• ACTION ITEM: The answer should match the entries below word for word, minus their pictures.

[Data extracted from a collection]
= = = = = = =
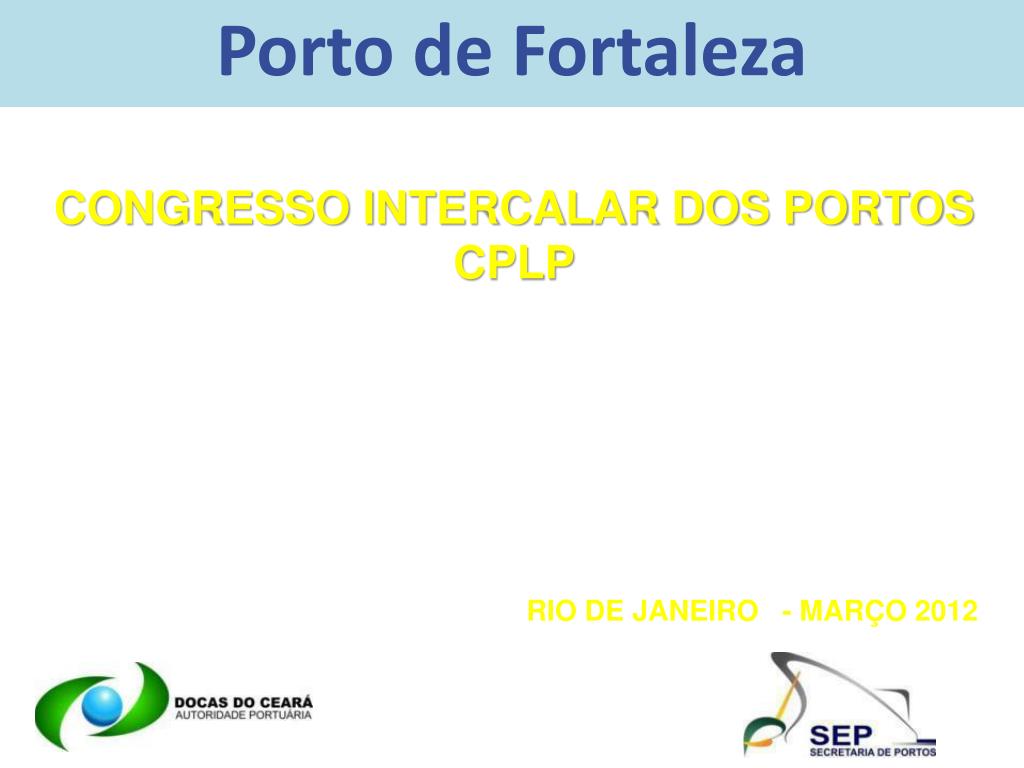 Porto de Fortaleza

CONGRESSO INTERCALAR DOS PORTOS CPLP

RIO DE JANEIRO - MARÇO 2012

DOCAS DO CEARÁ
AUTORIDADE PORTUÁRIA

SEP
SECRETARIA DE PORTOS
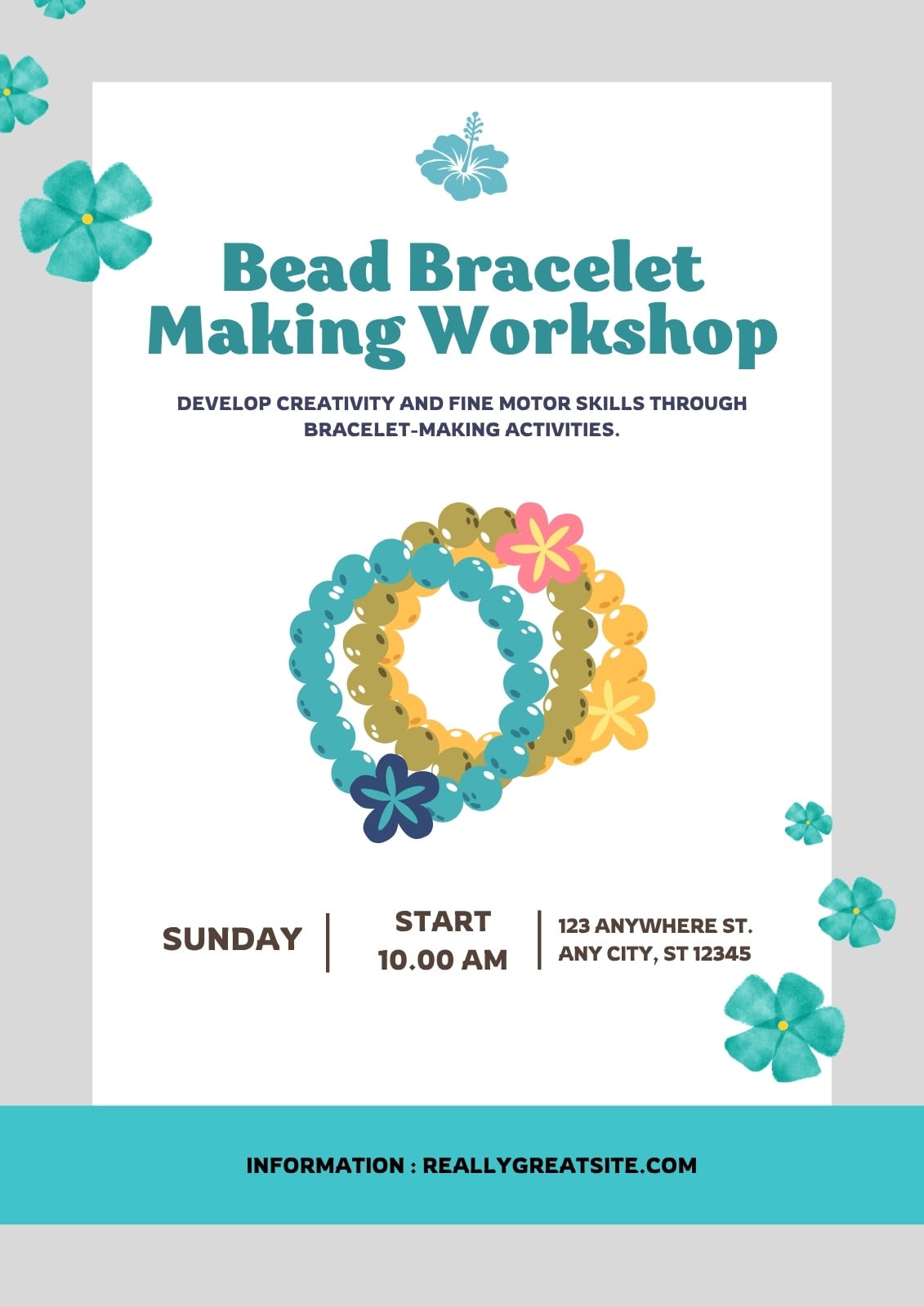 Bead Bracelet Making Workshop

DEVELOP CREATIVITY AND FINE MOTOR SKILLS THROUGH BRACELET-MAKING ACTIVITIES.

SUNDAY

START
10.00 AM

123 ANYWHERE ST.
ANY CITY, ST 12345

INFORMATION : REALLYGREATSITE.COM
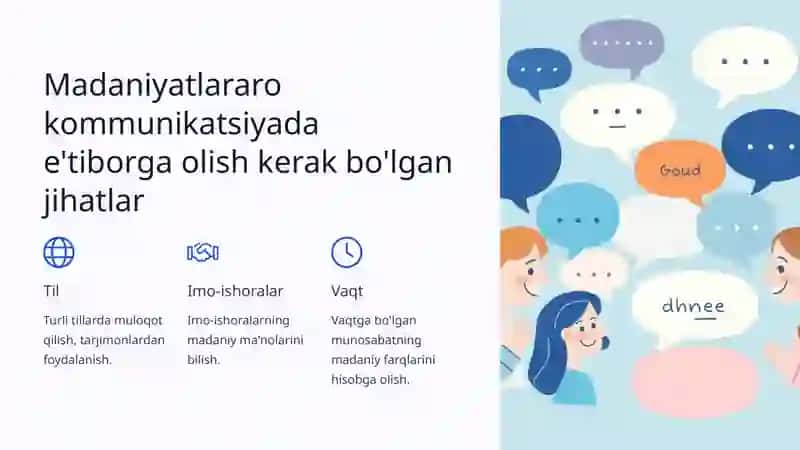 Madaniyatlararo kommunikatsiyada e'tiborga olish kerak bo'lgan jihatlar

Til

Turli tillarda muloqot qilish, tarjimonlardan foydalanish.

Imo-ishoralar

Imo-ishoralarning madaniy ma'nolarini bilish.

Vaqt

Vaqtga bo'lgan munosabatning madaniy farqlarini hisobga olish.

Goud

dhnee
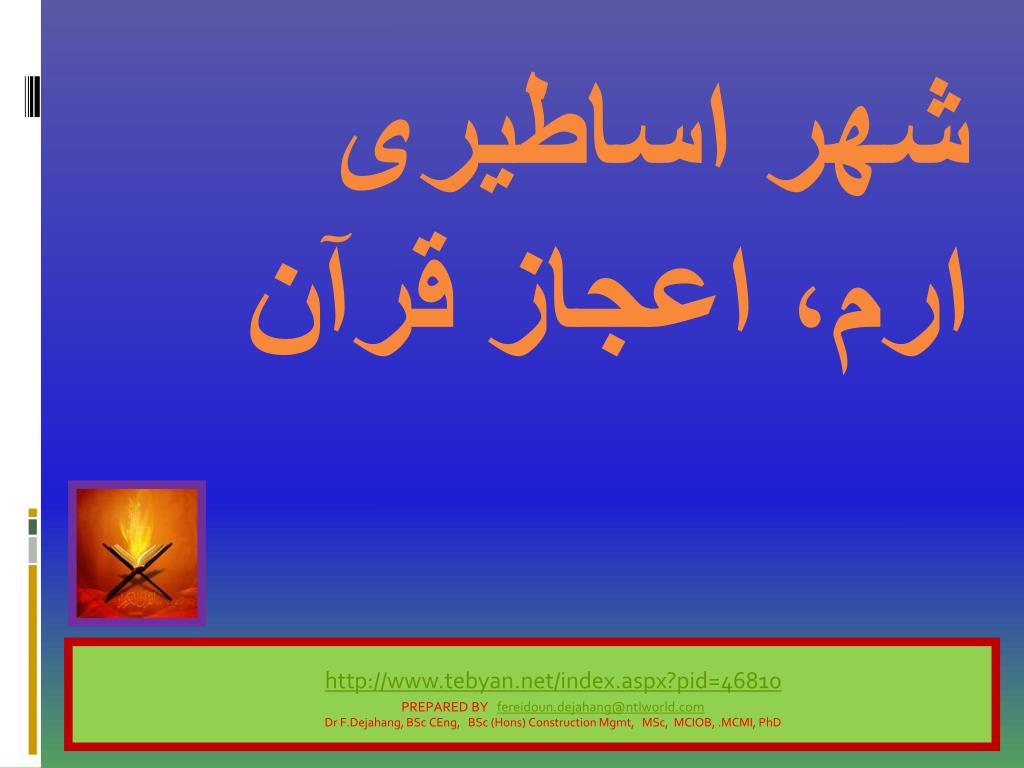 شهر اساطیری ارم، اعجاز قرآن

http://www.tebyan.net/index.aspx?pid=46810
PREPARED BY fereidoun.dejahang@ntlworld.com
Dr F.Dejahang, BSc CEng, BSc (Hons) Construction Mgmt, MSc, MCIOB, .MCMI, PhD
= = = = = = =
• SOLUTION TO THIS PROBLEM:
 Porto de Fortaleza

CONGRESSO INTERCALAR DOS PORTOS CPLP

RIO DE JANEIRO - MARÇO 2012

DOCAS DO CEARÁ
AUTORIDADE PORTUÁRIA

SEP
SECRETARIA DE PORTOS
 Bead Bracelet Making Workshop

DEVELOP CREATIVITY AND FINE MOTOR SKILLS THROUGH BRACELET-MAKING ACTIVITIES.

SUNDAY

START
10.00 AM

123 ANYWHERE ST.
ANY CITY, ST 12345

INFORMATION : REALLYGREATSITE.COM
 Madaniyatlararo kommunikatsiyada e'tiborga olish kerak bo'lgan jihatlar

Til

Turli tillarda muloqot qilish, tarjimonlardan foydalanish.

Imo-ishoralar

Imo-ishoralarning madaniy ma'nolarini bilish.

Vaqt

Vaqtga bo'lgan munosabatning madaniy farqlarini hisobga olish.

Goud

dhnee
 شهر اساطیری ارم، اعجاز قرآن

http://www.tebyan.net/index.aspx?pid=46810
PREPARED BY fereidoun.dejahang@ntlworld.com
Dr F.Dejahang, BSc CEng, BSc (Hons) Construction Mgmt, MSc, MCIOB, .MCMI, PhD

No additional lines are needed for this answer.